# TO BE DONE
A. From the article on teacher training, return the stretch from "A DfE spokesman" through "schools in England.".
B. Answer these questions using the article on teacher training:
(i) Which committee held the session where the concerns over teacher training were raised?
(ii) When is the education White Paper due to be published?
(iii) According to Mr Moore, how much time on classroom management and behaviour does a lucky PGCE trainee get?

# DOCUMENT SEGMENT
▬▬▬▬▬▬▬▬▬▬

Shop assistants are given more training on how to deal with angry customers than teachers are on how to deal with unruly pupils, educationalists warn.

Appearing before a committee of MPs, psychologists and unions said teacher training courses did not cover enough ground on classroom management.

Courses should also contain modules on child development, the MPs were told.

The Department for Education said ministers were considering how to develop teacher training in England.

A DfE spokesman said an education White Paper, to be published this autumn, would also detail how teachers would have more power to deal with behaviour problems.

The concerns over teacher training were raised at the Commons education committee’s first session for an inquiry into behaviour and discipline in schools in England.

David Moore, a former Ofsted inspector with special responsibility for behaviour and discipline policy, said it was wrong to have dropped child psychology from teacher training in the Education Reform Act of 1988.

“Our behaviour management courses are full to bursting”

Dr Mary Bousted Association of Teachers and Lecturers

“Most teachers manage youngsters well, despite the fact that in initial teacher training, since Kenneth Baker became secretary of state for education, there has been no training in child development and child psychology – which is is an extraordinary thing,” Mr Moore told MPs.

“If you do a three-year course, if you’re lucky, you get four to five hours and if you’re on a PGCE course, which is now how most teachers come into the profession, you’re lucky if you get in between an hour and two hours on classroom management and behaviour.

“Now Marks and Spencers spend more money on training their staff to handle angry customers than we actually give to teachers, which is extraordinary.”

▬▬▬▬▬▬▬▬▬▬

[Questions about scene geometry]
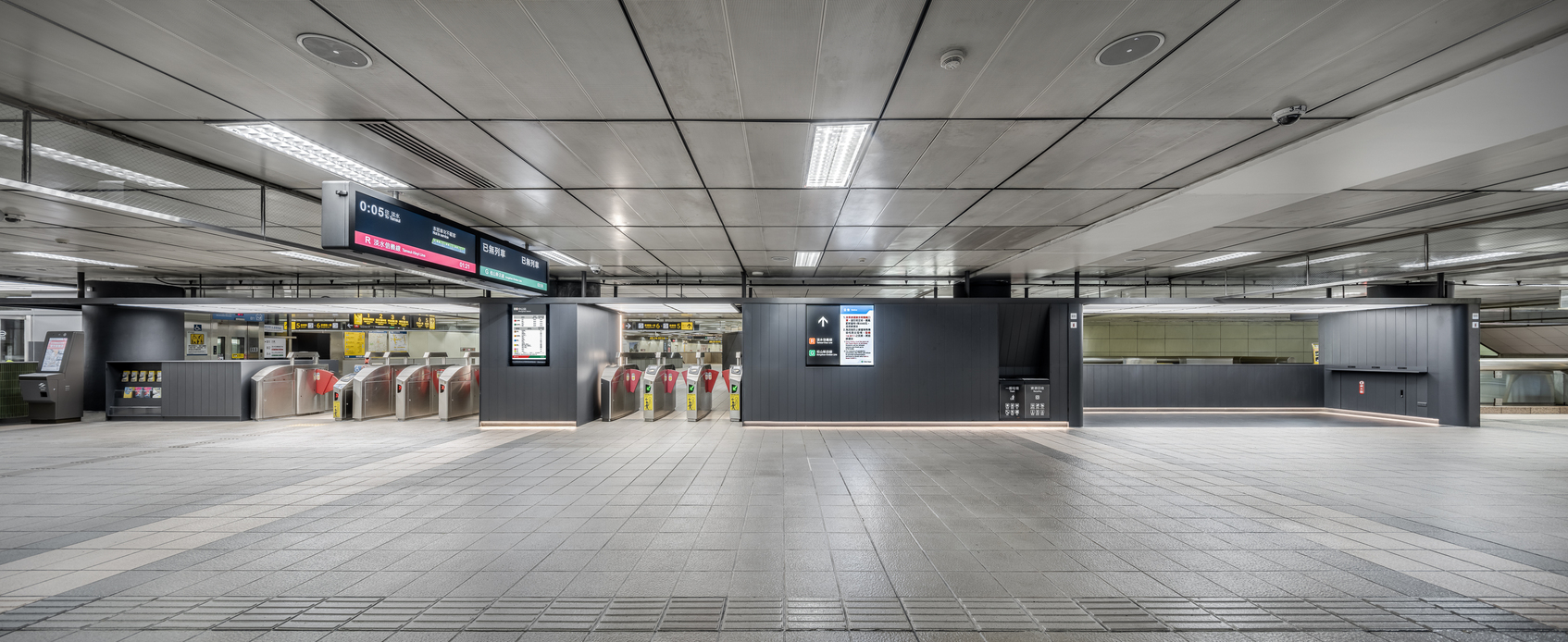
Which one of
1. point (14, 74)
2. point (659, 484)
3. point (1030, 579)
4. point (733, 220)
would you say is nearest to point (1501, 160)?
point (1030, 579)

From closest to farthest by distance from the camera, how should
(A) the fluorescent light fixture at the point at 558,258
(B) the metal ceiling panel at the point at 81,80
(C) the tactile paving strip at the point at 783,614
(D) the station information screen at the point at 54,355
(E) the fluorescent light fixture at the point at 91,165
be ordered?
(B) the metal ceiling panel at the point at 81,80
(C) the tactile paving strip at the point at 783,614
(E) the fluorescent light fixture at the point at 91,165
(A) the fluorescent light fixture at the point at 558,258
(D) the station information screen at the point at 54,355

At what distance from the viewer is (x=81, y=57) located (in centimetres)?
299

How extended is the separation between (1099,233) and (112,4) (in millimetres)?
8712

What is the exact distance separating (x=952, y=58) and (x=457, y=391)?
42.0ft

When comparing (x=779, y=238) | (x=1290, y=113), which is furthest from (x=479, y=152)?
(x=1290, y=113)

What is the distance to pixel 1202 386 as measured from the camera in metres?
13.6

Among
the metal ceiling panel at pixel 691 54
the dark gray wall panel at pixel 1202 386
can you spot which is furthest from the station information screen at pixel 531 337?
the dark gray wall panel at pixel 1202 386

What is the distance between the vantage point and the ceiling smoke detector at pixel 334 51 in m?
2.85

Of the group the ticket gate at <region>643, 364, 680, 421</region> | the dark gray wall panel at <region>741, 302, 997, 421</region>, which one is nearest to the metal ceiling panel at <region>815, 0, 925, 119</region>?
the dark gray wall panel at <region>741, 302, 997, 421</region>

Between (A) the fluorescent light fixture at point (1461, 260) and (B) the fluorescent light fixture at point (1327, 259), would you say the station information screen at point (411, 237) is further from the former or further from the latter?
(A) the fluorescent light fixture at point (1461, 260)

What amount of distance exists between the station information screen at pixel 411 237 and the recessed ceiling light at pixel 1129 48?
5772 mm

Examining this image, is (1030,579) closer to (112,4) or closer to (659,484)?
(659,484)

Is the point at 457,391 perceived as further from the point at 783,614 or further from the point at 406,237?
the point at 783,614

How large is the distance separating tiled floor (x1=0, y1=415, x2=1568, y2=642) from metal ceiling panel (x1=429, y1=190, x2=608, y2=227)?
309 centimetres
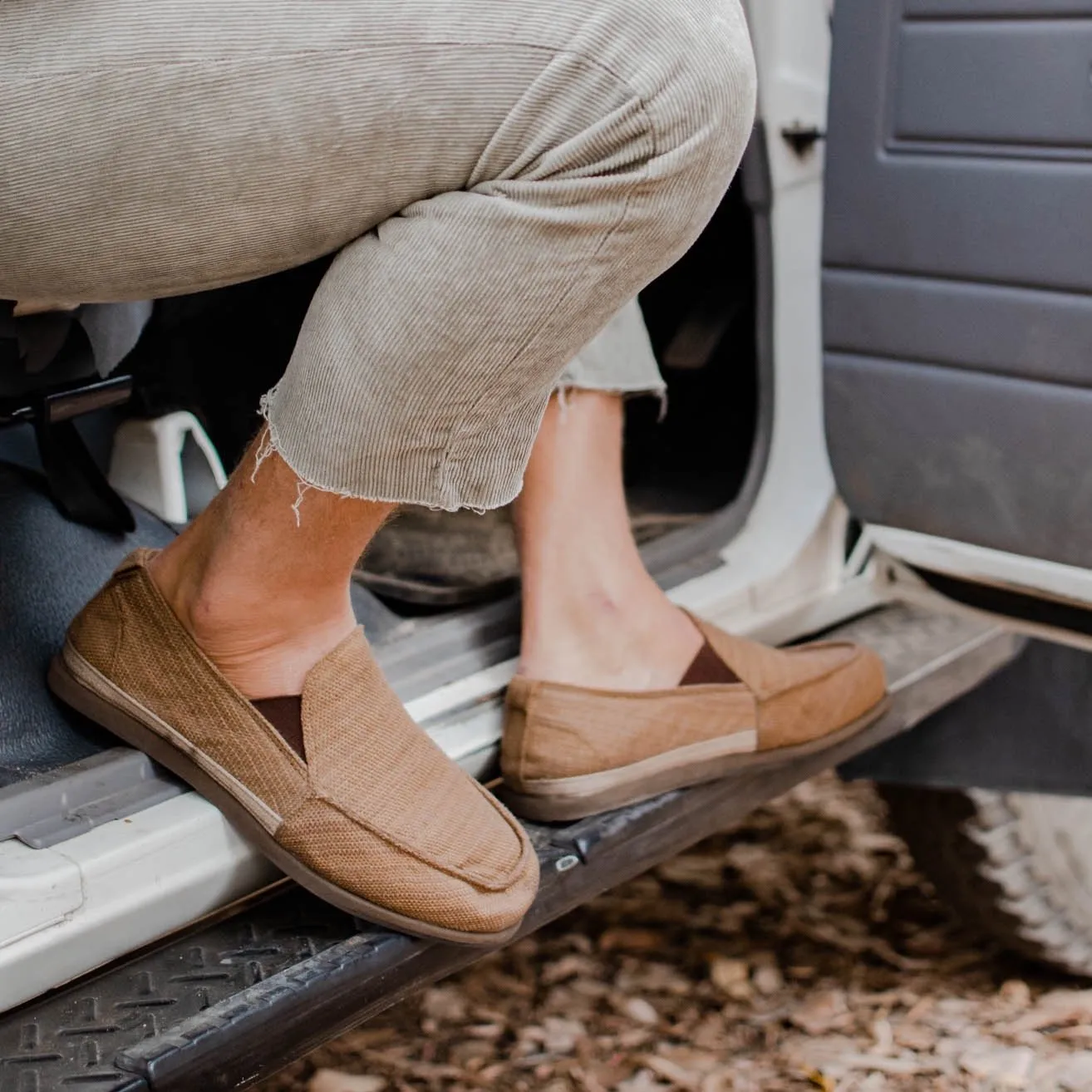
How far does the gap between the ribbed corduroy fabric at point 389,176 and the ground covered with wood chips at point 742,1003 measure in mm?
832

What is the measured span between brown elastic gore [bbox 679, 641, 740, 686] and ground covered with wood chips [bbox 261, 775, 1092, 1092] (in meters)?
0.45

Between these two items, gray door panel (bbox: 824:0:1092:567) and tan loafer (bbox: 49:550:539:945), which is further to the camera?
gray door panel (bbox: 824:0:1092:567)

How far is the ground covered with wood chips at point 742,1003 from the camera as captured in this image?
60.9 inches

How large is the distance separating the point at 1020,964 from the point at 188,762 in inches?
46.0

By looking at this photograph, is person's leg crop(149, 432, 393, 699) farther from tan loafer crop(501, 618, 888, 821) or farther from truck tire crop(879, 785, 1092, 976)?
truck tire crop(879, 785, 1092, 976)

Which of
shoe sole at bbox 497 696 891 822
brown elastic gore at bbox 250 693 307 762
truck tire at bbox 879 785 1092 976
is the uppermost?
brown elastic gore at bbox 250 693 307 762

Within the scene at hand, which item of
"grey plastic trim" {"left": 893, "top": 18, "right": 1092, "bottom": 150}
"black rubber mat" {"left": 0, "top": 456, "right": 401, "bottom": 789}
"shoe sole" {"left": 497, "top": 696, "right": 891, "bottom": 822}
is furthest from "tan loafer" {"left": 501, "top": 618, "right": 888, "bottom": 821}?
"grey plastic trim" {"left": 893, "top": 18, "right": 1092, "bottom": 150}

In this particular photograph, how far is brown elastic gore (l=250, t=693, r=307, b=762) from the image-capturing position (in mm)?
1067

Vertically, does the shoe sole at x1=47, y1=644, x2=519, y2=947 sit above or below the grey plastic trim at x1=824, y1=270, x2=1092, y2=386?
below

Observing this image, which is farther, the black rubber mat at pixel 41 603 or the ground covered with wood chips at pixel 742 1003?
the ground covered with wood chips at pixel 742 1003

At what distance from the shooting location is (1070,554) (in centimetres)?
140

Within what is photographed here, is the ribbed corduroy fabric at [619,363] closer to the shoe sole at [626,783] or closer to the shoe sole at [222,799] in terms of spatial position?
the shoe sole at [626,783]

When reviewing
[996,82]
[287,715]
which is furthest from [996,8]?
[287,715]

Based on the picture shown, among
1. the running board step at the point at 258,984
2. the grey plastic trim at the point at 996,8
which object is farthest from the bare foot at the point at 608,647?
the grey plastic trim at the point at 996,8
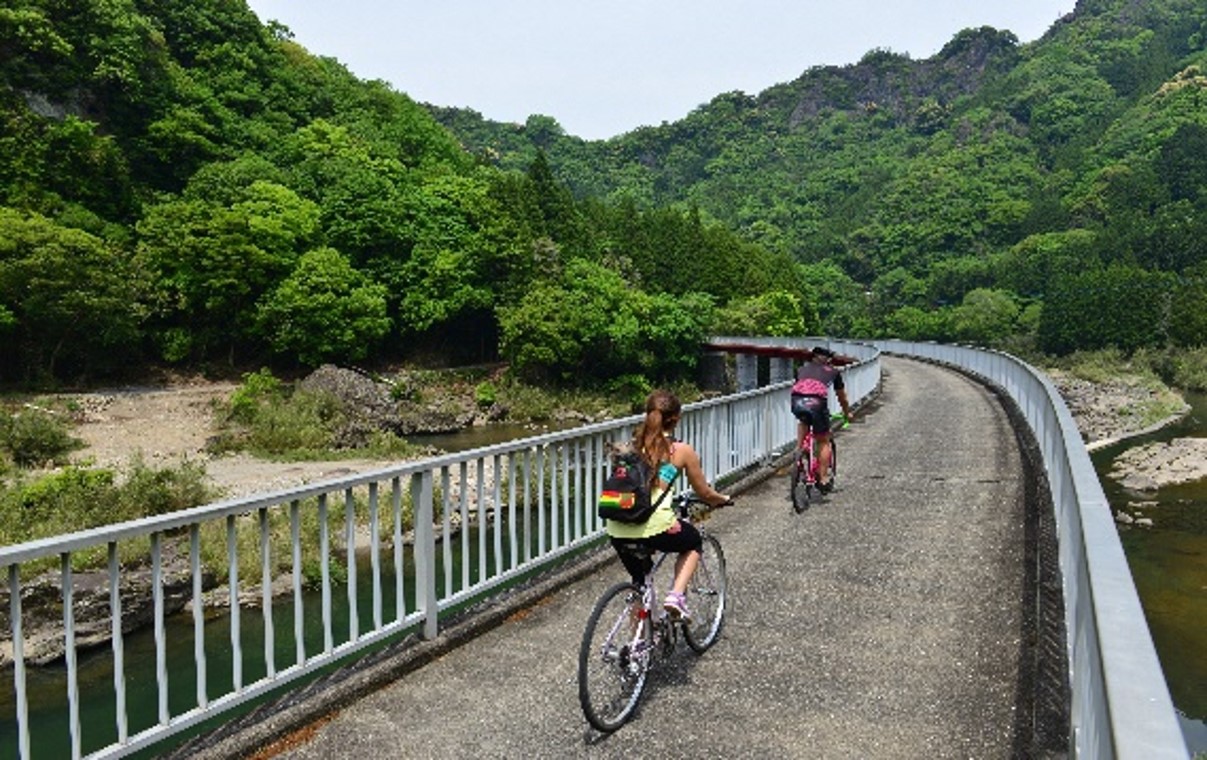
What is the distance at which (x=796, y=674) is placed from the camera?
539 cm

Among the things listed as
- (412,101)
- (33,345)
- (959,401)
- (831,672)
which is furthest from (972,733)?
(412,101)

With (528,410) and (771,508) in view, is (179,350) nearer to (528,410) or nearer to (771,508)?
(528,410)

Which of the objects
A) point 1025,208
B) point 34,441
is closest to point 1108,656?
point 34,441

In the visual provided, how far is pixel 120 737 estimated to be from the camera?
3918 mm

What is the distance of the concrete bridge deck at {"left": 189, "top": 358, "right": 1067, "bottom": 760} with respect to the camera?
451cm

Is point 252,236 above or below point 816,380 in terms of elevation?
above

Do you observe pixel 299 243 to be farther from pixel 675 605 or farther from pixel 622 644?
pixel 622 644

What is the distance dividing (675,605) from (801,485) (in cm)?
548

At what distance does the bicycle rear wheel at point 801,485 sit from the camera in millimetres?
10039

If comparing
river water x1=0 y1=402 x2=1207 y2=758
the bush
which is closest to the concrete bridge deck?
river water x1=0 y1=402 x2=1207 y2=758

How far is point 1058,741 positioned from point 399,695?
12.2ft

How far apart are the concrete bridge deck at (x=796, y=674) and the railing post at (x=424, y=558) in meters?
0.26

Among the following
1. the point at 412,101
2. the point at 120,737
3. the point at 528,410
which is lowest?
the point at 528,410

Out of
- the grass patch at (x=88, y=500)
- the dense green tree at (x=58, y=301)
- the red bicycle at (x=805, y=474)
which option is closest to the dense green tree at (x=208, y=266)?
the dense green tree at (x=58, y=301)
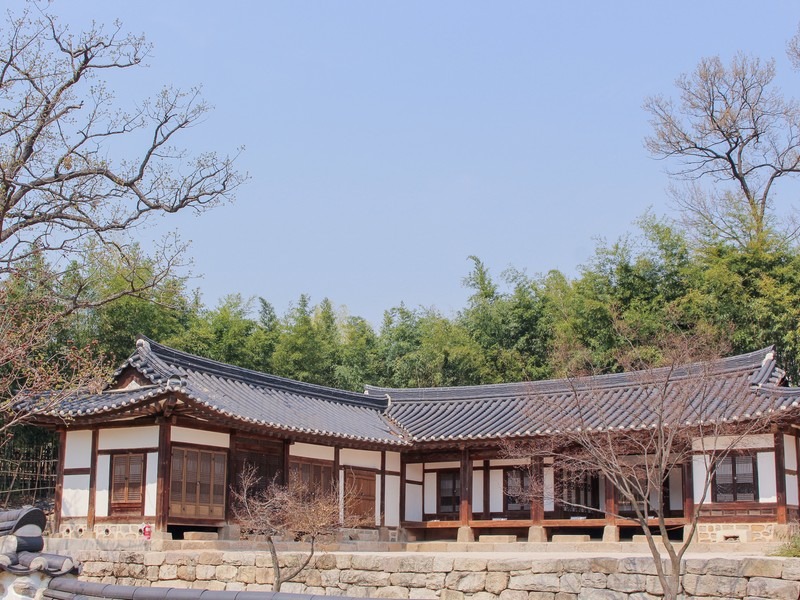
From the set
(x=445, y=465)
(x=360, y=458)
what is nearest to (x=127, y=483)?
(x=360, y=458)

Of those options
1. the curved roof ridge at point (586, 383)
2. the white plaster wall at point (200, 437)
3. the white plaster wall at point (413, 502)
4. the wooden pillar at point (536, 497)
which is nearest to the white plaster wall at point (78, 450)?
the white plaster wall at point (200, 437)

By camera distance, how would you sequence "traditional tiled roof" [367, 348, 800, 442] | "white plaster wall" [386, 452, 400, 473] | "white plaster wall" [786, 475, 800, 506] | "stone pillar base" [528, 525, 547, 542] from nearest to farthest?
"traditional tiled roof" [367, 348, 800, 442] → "white plaster wall" [786, 475, 800, 506] → "stone pillar base" [528, 525, 547, 542] → "white plaster wall" [386, 452, 400, 473]

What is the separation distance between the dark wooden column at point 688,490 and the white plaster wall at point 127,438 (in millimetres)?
12338

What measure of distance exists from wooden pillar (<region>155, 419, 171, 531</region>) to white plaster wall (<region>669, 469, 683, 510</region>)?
42.5ft

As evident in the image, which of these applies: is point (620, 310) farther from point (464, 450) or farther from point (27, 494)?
point (27, 494)

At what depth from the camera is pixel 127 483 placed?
829 inches

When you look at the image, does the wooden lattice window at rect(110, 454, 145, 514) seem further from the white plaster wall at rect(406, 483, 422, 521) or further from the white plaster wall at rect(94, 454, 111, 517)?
the white plaster wall at rect(406, 483, 422, 521)

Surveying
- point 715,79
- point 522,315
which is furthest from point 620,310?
point 715,79

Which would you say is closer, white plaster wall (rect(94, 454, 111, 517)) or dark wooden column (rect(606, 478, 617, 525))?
white plaster wall (rect(94, 454, 111, 517))

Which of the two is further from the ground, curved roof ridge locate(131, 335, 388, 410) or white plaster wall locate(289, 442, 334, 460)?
curved roof ridge locate(131, 335, 388, 410)

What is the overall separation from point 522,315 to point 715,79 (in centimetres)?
1193

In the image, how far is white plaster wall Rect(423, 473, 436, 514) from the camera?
27.4 metres

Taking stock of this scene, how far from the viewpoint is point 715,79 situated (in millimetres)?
36969

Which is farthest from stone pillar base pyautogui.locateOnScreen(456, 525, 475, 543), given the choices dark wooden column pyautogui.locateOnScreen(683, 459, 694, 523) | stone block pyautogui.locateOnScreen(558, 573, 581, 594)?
stone block pyautogui.locateOnScreen(558, 573, 581, 594)
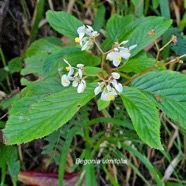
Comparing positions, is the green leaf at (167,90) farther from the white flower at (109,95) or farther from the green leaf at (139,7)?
the green leaf at (139,7)

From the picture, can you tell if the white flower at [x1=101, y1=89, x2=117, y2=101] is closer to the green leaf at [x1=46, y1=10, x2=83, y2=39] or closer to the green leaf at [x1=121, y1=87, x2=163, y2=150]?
the green leaf at [x1=121, y1=87, x2=163, y2=150]

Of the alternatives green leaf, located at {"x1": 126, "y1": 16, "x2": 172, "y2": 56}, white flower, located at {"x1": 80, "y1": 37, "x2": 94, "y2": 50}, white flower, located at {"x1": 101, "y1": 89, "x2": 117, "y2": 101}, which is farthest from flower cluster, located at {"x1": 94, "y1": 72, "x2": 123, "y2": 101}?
green leaf, located at {"x1": 126, "y1": 16, "x2": 172, "y2": 56}

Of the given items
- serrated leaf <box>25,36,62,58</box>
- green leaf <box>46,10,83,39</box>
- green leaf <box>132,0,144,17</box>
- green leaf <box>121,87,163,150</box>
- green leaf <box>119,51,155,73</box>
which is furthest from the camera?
green leaf <box>132,0,144,17</box>

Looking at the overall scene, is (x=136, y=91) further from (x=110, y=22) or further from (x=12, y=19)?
(x=12, y=19)

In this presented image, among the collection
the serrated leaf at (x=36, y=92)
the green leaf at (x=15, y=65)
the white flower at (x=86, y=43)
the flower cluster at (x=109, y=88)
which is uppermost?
the white flower at (x=86, y=43)

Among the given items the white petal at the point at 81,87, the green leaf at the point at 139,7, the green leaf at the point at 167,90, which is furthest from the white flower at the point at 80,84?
the green leaf at the point at 139,7
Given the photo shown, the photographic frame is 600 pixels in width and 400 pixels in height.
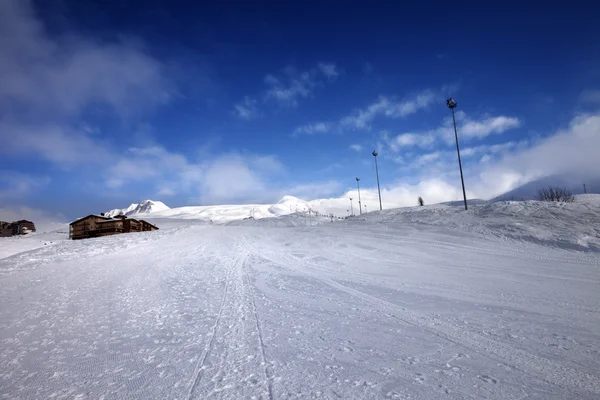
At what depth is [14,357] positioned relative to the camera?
15.2 feet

▬▬▬▬▬▬▬▬▬▬

# EXERCISE ANSWERS
A.
A DfE spokesman said an education White Paper, to be published this autumn, would also detail how teachers would have more power to deal with behaviour problems.

The concerns over teacher training were raised at the Commons education committee’s first session for an inquiry into behaviour and discipline in schools in England.

B.
(i) The Commons education committee
(ii) This autumn
(iii) Between an hour and two hours